***** Passage to read

Colored prayer
I am still wrestling with a shock I had the other day. A person I know and respect was asked to pray for the situation in Syria. I consider this person to be a fair-minded, mature Christian committed to love, peace, harmony and justice. For this reason, I was shocked when he launched into a prayer calling for God to “rain down fire from heaven” to “smite” the “evil and godless leaders in Syria.” I confess my bias that I never believe in praying to God to do violence and to harm any human being — even those commonly viewed as “enemies” or “evil.” Violence begets violence, and I choose to follow a Lord of Love. The incident causes me to stop and reflect on my own understanding of and approach to prayer.
Sixteen years ago, I coached two young Vanderbilt students in a study of prayer. The essence of the study was a series of scenarios (in a lifeboat, facing serious illness, in the path of a hurricane, etc.) and how various people pray in such situations. The study included approximately 200 respondents, and their prayers divided into four categories: 21% were prayers for personal miraculous result, 28% for a more general miraculous intervention, 42% for rescue of the individual, and 9% for divine intervention and comfort for loved ones/others. An example: a ship sinks and you find yourself in a lifeboat with six other people. 21% prayed that God would send a miracle to save just them. 28% prayed that God would rescue everyone on the boat. 42% prayed that if God would save them, they would be better people (bargaining) or that God would empower them to survive until rescue. 9% prayed for God to comfort their loved ones and the families of the others in the lifeboat. The two researchers categorized these prayers as: pre-modern/ego-centric, pre-modern/ethnocentric, modern/egocentric, and modern/ethnocentric. My contribution to their research was to introduce them to the color scheme of spiral dynamics (red meme = individual, competitive, self-centered, magic/mythic; blue meme = tribal, provincial, protectionist, magic/mythic; orange meme = individual, competitive, ego-centric, rational; green meme = global, inclusive, ethnocentric, pluralistic) as a developmental model toward social maturity.

**********
***** Dataset

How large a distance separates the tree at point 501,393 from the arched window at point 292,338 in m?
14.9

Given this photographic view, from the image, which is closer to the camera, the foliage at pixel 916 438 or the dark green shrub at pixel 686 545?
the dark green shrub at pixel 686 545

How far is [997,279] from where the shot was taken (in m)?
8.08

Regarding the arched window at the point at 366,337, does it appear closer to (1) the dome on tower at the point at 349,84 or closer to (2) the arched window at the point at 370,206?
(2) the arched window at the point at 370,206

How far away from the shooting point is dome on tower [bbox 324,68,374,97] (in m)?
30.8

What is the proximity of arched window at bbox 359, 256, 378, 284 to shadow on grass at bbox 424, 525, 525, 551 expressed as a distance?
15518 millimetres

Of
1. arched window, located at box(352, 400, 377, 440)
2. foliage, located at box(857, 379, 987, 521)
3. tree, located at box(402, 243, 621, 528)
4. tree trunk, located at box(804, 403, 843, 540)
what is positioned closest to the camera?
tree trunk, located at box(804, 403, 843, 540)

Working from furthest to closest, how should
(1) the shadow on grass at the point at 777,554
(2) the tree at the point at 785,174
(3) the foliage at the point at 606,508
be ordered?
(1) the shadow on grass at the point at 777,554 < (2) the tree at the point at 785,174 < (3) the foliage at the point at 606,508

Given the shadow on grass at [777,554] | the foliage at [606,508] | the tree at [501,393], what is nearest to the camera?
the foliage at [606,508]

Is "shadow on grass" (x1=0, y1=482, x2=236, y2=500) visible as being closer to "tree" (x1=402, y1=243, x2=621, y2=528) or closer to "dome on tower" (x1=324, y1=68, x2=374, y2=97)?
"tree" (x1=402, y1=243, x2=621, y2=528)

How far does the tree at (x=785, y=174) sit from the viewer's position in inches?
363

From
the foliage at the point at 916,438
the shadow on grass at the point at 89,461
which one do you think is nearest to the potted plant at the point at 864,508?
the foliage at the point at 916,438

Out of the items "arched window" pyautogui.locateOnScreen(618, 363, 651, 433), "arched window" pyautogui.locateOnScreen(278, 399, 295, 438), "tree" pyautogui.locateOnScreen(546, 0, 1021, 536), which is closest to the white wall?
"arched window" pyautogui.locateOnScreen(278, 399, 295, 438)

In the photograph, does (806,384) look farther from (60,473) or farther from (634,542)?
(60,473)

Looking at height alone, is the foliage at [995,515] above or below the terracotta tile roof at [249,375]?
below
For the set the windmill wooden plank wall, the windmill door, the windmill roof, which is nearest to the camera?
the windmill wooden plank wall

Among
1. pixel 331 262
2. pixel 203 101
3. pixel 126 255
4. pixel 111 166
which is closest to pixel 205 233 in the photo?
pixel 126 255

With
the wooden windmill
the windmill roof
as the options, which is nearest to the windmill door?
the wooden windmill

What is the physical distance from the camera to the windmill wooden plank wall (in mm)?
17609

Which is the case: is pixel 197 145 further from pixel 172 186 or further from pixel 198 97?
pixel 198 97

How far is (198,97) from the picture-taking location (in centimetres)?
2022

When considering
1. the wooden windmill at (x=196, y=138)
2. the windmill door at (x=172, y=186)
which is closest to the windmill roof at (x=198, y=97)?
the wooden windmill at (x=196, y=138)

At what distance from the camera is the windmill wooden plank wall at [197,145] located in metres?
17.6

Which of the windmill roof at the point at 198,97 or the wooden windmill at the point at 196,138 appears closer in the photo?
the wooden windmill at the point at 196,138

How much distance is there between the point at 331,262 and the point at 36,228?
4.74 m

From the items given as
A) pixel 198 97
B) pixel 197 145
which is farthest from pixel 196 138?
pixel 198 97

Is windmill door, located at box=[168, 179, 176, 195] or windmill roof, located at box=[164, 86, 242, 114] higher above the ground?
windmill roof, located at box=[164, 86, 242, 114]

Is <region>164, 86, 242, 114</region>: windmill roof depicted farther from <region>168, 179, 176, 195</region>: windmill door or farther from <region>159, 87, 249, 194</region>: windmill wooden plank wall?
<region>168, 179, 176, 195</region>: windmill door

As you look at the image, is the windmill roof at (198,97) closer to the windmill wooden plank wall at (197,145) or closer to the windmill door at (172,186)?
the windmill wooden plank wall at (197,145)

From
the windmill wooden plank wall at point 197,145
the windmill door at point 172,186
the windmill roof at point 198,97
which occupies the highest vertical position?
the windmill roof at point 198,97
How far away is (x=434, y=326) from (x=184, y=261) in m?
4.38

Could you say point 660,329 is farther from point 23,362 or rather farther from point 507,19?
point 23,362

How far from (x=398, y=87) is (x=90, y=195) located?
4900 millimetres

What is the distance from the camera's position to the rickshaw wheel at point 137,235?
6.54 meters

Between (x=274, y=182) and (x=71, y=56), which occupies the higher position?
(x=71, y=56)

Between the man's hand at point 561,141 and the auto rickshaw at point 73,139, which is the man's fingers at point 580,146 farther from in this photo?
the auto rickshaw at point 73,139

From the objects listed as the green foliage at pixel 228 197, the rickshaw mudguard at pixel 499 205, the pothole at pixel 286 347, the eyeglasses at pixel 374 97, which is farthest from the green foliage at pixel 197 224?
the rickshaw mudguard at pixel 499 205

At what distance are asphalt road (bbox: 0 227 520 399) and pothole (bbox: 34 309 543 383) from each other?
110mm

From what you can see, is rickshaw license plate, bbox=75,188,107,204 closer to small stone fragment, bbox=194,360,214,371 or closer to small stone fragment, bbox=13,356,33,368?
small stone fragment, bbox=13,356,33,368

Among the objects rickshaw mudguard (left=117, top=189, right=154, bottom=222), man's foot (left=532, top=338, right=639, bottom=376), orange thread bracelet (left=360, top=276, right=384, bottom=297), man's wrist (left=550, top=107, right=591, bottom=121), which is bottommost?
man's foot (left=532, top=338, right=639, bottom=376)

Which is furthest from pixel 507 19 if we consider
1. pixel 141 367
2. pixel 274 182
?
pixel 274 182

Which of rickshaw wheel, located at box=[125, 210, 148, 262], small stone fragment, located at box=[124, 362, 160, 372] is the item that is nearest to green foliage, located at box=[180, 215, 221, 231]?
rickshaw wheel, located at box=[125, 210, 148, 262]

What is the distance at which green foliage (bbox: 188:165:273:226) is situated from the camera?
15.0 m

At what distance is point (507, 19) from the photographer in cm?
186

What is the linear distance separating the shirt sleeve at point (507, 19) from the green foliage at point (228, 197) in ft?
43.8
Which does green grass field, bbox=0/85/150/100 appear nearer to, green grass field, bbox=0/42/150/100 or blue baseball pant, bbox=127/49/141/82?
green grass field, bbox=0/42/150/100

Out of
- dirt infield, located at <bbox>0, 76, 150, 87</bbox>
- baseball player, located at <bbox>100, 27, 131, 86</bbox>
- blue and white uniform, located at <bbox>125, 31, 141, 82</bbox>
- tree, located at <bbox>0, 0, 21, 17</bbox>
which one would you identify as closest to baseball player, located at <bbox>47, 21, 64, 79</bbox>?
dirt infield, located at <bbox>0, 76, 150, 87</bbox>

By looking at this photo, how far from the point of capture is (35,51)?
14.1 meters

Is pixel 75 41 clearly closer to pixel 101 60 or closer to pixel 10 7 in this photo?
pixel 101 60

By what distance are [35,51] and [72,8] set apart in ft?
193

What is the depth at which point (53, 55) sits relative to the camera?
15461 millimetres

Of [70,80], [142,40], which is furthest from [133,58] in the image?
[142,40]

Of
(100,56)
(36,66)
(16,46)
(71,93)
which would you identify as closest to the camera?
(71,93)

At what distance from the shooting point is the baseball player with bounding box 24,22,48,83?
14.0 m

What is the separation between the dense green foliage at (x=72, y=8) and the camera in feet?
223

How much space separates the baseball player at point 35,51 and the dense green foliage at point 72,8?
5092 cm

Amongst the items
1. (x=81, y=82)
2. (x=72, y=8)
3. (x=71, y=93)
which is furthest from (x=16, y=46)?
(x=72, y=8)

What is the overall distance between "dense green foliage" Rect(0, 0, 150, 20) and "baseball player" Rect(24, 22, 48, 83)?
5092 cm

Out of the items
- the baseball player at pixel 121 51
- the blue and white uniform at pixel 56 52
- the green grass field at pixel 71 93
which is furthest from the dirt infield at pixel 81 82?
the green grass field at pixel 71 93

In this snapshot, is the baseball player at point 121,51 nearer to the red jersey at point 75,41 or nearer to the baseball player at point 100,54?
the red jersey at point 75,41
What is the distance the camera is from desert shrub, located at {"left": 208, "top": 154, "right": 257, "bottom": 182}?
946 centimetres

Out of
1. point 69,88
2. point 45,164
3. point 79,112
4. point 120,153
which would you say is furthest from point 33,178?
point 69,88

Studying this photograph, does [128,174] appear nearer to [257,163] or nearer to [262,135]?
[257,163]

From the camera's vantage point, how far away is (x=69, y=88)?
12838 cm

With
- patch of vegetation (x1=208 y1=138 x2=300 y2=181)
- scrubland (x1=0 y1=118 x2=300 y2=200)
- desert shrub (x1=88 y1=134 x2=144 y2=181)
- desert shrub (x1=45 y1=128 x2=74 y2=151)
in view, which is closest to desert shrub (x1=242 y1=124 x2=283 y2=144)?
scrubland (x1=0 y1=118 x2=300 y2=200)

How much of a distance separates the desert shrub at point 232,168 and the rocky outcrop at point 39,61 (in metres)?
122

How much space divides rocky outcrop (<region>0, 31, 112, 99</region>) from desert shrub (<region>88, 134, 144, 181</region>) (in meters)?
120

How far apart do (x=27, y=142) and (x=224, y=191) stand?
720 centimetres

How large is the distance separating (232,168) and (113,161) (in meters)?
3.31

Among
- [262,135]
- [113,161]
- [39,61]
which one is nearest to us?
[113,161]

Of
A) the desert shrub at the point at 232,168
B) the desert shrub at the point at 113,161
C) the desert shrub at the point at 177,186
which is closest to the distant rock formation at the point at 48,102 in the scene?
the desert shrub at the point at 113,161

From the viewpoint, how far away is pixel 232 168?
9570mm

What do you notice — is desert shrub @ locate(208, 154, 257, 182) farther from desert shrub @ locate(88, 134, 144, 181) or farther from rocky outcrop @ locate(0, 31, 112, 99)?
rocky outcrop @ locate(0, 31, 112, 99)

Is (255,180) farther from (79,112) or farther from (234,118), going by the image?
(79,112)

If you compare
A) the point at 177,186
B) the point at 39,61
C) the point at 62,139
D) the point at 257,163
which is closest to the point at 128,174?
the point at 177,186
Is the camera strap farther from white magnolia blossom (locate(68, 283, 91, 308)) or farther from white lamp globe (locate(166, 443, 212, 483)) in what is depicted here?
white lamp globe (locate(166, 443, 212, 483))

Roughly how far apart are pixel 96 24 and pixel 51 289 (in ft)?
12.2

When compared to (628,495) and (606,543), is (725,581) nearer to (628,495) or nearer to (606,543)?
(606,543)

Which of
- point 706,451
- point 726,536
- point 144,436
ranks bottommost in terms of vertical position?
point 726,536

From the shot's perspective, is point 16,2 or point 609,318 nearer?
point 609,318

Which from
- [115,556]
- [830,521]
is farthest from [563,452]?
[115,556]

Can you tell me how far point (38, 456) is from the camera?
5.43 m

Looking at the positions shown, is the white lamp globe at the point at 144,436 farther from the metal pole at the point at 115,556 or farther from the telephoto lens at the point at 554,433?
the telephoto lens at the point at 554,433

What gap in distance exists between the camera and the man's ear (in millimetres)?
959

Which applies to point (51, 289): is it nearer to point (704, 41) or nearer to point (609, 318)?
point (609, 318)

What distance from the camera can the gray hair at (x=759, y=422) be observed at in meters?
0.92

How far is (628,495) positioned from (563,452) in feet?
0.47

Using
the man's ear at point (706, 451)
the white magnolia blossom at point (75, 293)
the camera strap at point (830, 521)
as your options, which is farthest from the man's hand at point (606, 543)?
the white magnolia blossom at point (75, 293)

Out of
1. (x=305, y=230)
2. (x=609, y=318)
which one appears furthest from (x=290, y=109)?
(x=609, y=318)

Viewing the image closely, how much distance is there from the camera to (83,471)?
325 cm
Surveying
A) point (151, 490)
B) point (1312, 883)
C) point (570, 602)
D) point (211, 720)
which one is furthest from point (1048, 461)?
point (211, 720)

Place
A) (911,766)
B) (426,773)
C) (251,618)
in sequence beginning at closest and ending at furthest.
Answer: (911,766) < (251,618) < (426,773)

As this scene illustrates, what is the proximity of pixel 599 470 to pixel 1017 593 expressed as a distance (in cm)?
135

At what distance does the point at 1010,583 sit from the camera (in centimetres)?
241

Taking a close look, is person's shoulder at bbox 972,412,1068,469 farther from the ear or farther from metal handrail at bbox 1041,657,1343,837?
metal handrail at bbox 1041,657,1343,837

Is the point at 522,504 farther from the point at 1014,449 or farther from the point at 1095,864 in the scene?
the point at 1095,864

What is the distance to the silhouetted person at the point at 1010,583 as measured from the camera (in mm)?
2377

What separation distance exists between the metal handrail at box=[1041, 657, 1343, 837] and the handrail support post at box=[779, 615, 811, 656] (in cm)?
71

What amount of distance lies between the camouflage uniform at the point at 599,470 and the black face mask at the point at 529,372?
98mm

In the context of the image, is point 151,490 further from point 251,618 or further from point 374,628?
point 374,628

**********

Things to do:
a - In the essay on colored prayer, what percentage of respondents prayed for rescue of the individual?
b - Name every meme color from the spiral dynamics scheme that the essay on colored prayer describes.
c - Carry the essay on colored prayer forward from its final sentence.

Expected outputs:
a - 42%

b - Red, blue, orange, green

c -
It is all too easy to assume we have “evolved” beyond the magic/mythic approach to prayer that calls upon God to provide a supernatural intervention that defies natural laws and preferences one person’s/group’s prayers over others, yet almost half of the prayers in the Vanderbilt study expected such a response, and 90% implied such an expectation. In our own lives, we may take a fundamentally rational, reasonable approach to prayer, yet when tragedy strikes we immediately ask God to play by our rules. “Do this for me” often extends to “do this for my loved ones” but the ground of prayer is to have God serve us. One step up on the maturity scale is the bargaining shift “God, if you do this for me, I will do this for you.” One more step takes us from the “do this for me” level to the “do this for others.” While not part of the Vanderbilt study, I believe the next shift takes us from the “do this” level to the “change me/help me/equip me”, then “guide me/teach me/empower me to do for others.” Few people exist at just one of these levels, but all emerge at different times, and over time we spend more and more time at the higher levels.
And, yes, “higher levels” is a valuative judgment. Praying “God’s will be done” is a healthier, more mature approach than “God, do my will.” Getting God to serve us is a less-developed state than seeking to serve God. If you disagree with these two statements, then this whole blog is probably meaningless. Yet, it raises a serious question: “If prayer is most commonly all about us, how is prayer helping us to become who God needs us to be?
Another perspective on all of this is Robert Wuthnow’s "The God Problem," a fascinating research project on the state of prayer in the United States in the 21st century. This study illuminates the different types and styles of prayer, and helps to both describe and define various approaches to prayer.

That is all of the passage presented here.